COLUMBIA, Mo. — They've been meeting for about four months now, and the vice chairman of House Speaker Elijah Haahr's "Blue Ribbon Panel on Hyperloop" said Tuesday they're making progress.
After a nearly two-hour meeting at the University of Missouri's Laferre Engineering Hall, Andrew Smith, of St. Louis, told the News Tribune: "We've had much more in-depth conversations with federal regulators, with legislators in Washington and in the state of Missouri, (and) with technology companies that are going to commercialize this.
"And I think we also, as you heard today, have made a lot of progress in our thinking around how do you build a national center of excellence, leveraging the state's higher education assets and partnering with other state universities in our region."
Haahr, R-Springfield, announced the creation of the special committee on March 12, telling reporters at the time: "This is something I've been very excited about for a period of time.
"Rep. (Travis) Fitzwater — who (is) on the panel — and I went to Nevada last year to look at the initial test track that Virgin One has in the Mojave Desert. (I was) very impressed with the technology."
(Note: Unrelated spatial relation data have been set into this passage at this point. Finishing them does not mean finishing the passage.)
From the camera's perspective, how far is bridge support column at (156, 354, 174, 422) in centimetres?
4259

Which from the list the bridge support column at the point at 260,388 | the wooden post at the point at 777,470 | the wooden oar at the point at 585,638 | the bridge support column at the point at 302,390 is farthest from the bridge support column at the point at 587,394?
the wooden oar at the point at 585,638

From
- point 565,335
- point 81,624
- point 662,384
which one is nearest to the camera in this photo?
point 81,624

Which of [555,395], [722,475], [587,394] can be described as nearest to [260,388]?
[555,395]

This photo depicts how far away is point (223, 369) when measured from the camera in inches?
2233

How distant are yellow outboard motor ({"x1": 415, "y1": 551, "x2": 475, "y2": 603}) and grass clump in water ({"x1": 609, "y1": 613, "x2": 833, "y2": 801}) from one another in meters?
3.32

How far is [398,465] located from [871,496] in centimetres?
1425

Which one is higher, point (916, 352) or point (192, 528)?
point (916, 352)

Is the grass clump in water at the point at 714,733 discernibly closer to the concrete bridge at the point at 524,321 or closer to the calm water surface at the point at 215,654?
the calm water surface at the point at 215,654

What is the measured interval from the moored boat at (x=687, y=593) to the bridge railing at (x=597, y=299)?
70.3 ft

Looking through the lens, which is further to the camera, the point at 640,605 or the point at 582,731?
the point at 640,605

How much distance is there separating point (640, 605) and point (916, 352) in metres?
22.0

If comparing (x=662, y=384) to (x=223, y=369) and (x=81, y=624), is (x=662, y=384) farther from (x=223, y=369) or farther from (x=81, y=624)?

The concept would allow high-speed — around 500 mph — travel through vacuum-type tubes, with an estimated construction cost of $7 billion-$10 billion for a proposed system connecting Kansas City, Columbia and St. Louis.
It's estimated there would be 30- to 40-minute travel time between the state's two big cities.
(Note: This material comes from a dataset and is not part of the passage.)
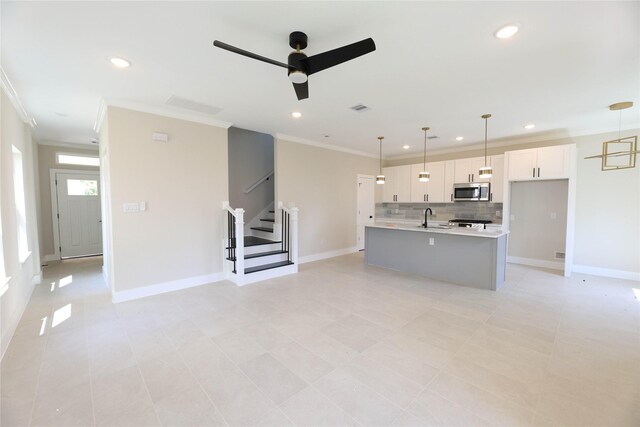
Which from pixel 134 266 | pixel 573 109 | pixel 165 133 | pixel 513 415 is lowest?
pixel 513 415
Missouri is ahead of other states also looking at the idea, the panel was reminded, because Kansas City's Black and Veatch engineering firm has already done a feasibility study for the project, while other states have not.
However, Smith said Tuesday, there's no guarantee the "idea" can become a feasible "reality."
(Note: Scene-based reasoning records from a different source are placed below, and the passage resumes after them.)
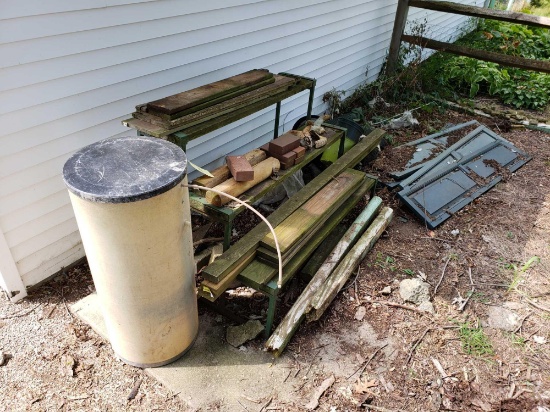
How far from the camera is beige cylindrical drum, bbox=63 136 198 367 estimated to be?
2.14 metres

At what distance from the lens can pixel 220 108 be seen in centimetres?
355

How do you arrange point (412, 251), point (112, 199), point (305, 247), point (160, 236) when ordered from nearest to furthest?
point (112, 199) → point (160, 236) → point (305, 247) → point (412, 251)

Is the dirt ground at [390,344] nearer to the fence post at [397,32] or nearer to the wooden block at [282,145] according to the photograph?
the wooden block at [282,145]

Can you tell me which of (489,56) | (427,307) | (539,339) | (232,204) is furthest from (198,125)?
(489,56)

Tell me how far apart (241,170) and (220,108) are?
626mm

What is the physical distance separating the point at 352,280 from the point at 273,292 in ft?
3.44

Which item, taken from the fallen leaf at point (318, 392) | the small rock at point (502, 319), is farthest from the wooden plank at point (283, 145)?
the small rock at point (502, 319)

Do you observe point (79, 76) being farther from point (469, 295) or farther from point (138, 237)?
point (469, 295)

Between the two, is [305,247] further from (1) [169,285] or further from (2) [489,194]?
(2) [489,194]

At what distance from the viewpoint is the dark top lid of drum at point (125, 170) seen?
210cm

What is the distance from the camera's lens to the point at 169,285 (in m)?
2.55

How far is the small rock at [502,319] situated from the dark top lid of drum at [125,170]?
2.74m

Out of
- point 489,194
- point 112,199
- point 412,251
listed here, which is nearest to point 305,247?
point 412,251

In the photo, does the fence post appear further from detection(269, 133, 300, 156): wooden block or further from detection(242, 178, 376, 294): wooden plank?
detection(242, 178, 376, 294): wooden plank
"The reality is, computer models and prototypes can only take you so far," he said. "At the end of the day, this is a real-world, physical transportation system that has to be built.
"And Missouri is the Show-Me State, right? Seeing is believing.
"I think that's one of the reasons they're so keen on doing it here — because if you can do it in a place like Missouri, you can do it anywhere."
Fitzwater told the News Tribune: "I think this is a group of people who want to find solutions for 'How do we invest in a future technology like this, without breaking the bank?'"
Several people said during Tuesday's meeting that the Hyperloop discussion could be compared to America's space flight efforts in the 1960s, which culminated in the Apollo 11 moon landing on July 20, 1969.
Fitzwater said: "I think our country's been full of dreamers for generations. And I think this is another dream that I think has a real chance to become reality.
"As soon as we stop dreaming and we stagnate, I think it's a real problem for our country."
He noted no final decisions have been made, and committee members still are discussing if the dream is ultimately a good idea.
Missouri and others have been working with the Los Angeles-based "Virgin Hyperloop One" — the company Haahr noted in March already has a test track in Nevada.
One of the committee's meetings this spring involved visiting that track.
However, Smith said, "We have to find a way to build a certification track that meets the company's specifications and satisfies the federal Department of Transportation that this is safe for humans to use."
Smith noted the Hyperloop concept is different from the high-speed, passenger trains that operate in Europe and Japan.
"One is that this is about three times faster — that's a meaningful difference," he explained. "The reality is, this (also) is about 40 percent less expensive to build" than those high-speed rail operations, partly because the environmental impact and land use requirements are greater.
One comment during Tuesday's meeting was the general public isn't following the committee's work and may not want to support it.
However, Missouri Transportation Director Patrick McKenna, a committee member, noted freight shippers are the audience whose support is needed the most.
"The margins in freight are 40 percent, (while) they lose money in moving people," he said.
And even with a working Hyperloop system, McKenna added later in the meeting, shippers still will have to deal with the "last mile served" — that is, getting a product from a Hyperloop stop to the customer wanting that product to be delivered.
Smith said Hyperloop likely won't compete directly with rail or with trucking.
"If there is an area of competition, it probably would be short-range air," he said. "And I think the air industry would not necessarily fight that — because that's a low-margin business for them.
"They make their money on long-distance flights."
McKenna also noted the Federal Highway Administration is predicting freight traffic will increase by 40-50 percent over the next few decades, and Missouri's and other states' transportation systems aren't likely to be able to handle the increase.
A Hyperloop system might be able to help handle that increase, he said.
And, one committee member noted, if it's determined building a Hyperloop system between St. Louis, Columbia and Kansas City is feasible, that will only be the beginning because others will want to add on to the Missouri system.
The committee is scheduled to deliver their report to Haahr in September.